• [Work to be completed]: Take the line that contains "From the group" and each line after it in the material below, and transcribe them exactly, stopping at the end.

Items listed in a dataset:
......

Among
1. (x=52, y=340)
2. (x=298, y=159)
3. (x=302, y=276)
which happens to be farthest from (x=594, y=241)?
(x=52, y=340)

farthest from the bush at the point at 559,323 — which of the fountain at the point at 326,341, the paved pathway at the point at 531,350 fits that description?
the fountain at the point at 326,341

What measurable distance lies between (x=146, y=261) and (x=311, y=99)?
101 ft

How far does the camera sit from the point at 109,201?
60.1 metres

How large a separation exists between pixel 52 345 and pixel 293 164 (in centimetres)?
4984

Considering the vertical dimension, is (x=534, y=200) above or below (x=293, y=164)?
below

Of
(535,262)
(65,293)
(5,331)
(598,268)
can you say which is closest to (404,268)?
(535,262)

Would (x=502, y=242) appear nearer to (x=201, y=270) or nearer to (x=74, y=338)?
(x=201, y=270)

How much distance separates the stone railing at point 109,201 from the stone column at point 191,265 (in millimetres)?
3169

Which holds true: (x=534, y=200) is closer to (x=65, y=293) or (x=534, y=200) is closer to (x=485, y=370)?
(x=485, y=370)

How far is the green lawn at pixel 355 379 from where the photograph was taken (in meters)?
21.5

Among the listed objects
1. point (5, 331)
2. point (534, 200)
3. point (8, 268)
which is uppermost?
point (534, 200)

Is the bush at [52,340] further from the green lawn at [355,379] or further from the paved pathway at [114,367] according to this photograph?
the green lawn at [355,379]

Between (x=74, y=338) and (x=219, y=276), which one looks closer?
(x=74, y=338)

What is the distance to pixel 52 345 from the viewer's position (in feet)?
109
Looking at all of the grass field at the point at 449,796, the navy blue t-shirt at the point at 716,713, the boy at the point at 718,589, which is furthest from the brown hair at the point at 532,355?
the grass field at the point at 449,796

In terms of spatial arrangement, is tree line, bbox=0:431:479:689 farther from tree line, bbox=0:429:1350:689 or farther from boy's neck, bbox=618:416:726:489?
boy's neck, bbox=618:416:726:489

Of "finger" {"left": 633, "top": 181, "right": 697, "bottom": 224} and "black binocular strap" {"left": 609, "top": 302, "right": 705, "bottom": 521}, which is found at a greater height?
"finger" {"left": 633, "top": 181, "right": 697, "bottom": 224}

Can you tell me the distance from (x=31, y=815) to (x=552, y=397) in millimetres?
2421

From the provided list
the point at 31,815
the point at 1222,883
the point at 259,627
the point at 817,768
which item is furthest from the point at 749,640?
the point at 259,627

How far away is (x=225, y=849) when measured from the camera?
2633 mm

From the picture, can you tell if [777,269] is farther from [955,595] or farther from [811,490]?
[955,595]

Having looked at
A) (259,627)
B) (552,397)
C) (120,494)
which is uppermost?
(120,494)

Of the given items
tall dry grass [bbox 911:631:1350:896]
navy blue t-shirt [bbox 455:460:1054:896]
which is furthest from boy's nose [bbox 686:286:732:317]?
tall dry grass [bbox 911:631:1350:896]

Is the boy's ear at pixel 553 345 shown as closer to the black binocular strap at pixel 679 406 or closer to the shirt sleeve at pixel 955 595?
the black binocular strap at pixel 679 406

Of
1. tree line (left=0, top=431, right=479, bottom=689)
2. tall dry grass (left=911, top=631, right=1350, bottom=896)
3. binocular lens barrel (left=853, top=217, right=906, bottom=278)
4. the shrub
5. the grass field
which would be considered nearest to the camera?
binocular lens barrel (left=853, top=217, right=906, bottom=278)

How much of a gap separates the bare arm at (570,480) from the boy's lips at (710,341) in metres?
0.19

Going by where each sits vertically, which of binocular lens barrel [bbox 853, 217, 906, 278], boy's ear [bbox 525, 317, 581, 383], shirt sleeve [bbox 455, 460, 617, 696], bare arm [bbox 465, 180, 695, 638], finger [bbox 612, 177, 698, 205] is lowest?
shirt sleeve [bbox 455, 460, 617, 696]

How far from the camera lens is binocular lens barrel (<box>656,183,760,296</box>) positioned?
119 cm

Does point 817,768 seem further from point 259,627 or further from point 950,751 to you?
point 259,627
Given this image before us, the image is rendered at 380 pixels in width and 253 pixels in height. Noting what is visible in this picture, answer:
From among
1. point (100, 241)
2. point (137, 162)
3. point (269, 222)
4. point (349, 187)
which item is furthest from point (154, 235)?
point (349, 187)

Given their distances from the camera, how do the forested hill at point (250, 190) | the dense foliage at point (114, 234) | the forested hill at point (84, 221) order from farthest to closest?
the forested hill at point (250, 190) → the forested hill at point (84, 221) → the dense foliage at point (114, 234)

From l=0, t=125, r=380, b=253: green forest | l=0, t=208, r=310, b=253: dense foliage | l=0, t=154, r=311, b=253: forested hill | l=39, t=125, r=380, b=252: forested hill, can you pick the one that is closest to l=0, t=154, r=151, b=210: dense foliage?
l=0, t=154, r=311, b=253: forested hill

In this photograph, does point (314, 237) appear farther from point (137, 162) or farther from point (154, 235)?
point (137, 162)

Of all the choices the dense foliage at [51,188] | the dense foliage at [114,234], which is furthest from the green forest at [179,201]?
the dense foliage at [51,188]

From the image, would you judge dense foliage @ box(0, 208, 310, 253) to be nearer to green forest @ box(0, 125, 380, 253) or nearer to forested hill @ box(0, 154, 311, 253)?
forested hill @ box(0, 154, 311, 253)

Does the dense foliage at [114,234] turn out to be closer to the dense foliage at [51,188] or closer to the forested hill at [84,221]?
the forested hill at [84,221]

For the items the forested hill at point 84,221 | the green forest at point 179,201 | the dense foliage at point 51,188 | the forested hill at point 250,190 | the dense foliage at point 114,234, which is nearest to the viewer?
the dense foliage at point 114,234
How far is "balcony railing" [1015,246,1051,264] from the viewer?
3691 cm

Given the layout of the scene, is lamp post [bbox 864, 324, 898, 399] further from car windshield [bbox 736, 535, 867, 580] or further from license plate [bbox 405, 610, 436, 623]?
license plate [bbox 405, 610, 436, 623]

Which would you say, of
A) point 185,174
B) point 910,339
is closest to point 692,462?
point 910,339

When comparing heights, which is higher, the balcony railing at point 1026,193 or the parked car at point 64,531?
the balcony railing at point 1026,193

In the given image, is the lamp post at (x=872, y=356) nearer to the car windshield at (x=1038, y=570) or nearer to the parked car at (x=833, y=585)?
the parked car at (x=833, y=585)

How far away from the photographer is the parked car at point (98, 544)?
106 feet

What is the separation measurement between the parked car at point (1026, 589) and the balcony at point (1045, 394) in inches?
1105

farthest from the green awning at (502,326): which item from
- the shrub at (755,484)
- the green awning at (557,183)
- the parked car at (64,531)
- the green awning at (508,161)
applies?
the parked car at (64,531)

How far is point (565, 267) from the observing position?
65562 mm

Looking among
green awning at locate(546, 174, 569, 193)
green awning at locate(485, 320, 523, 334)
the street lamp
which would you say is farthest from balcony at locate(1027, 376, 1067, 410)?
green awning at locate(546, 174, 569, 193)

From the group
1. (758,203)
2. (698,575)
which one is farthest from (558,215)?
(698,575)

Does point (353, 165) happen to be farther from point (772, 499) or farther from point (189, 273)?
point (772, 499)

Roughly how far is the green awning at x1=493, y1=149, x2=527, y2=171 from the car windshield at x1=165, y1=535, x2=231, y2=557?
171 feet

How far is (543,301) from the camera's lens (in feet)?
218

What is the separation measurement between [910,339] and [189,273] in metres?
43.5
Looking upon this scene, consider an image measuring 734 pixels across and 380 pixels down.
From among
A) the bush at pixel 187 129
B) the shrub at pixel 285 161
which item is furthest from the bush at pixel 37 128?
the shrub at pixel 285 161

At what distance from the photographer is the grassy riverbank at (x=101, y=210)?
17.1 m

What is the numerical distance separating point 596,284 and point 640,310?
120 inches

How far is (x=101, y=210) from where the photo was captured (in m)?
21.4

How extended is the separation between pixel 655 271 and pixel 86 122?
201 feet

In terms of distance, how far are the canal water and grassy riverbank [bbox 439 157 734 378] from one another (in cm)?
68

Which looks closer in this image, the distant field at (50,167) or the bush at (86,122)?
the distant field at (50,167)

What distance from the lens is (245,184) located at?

......

• [Task response]:
From the group
1. (758,203)
2. (698,575)
which one is farthest from (558,215)?
(698,575)

Does point (353, 165) happen to be farther from point (772, 499) or farther from point (189, 273)?
point (772, 499)

Roughly how far is the green awning at x1=493, y1=149, x2=527, y2=171 from the car windshield at x1=165, y1=535, x2=231, y2=557?
171 feet

How far is (543,301) from the camera's lens (in feet)?
218

What is the separation measurement between [910,339] and [189,273] in metres?
43.5
Looking upon this scene, consider an image measuring 734 pixels across and 380 pixels down.
From among
A) the bush at pixel 187 129
B) the shrub at pixel 285 161
which item is furthest from the bush at pixel 37 128?
the shrub at pixel 285 161

At what distance from the photographer is the grassy riverbank at (x=101, y=210)?
17.1 m

What is the numerical distance separating point 596,284 and point 640,310?
120 inches

How far is (x=101, y=210) from where the photo was captured (in m)?
21.4

How extended is the separation between pixel 655 271 and pixel 86 122?
201 feet

In terms of distance, how far are the canal water and grassy riverbank [bbox 439 157 734 378] from one another (in cm)?
68

Which looks closer in this image, the distant field at (50,167) or the bush at (86,122)?
the distant field at (50,167)

What distance from the lens is (245,184) located at?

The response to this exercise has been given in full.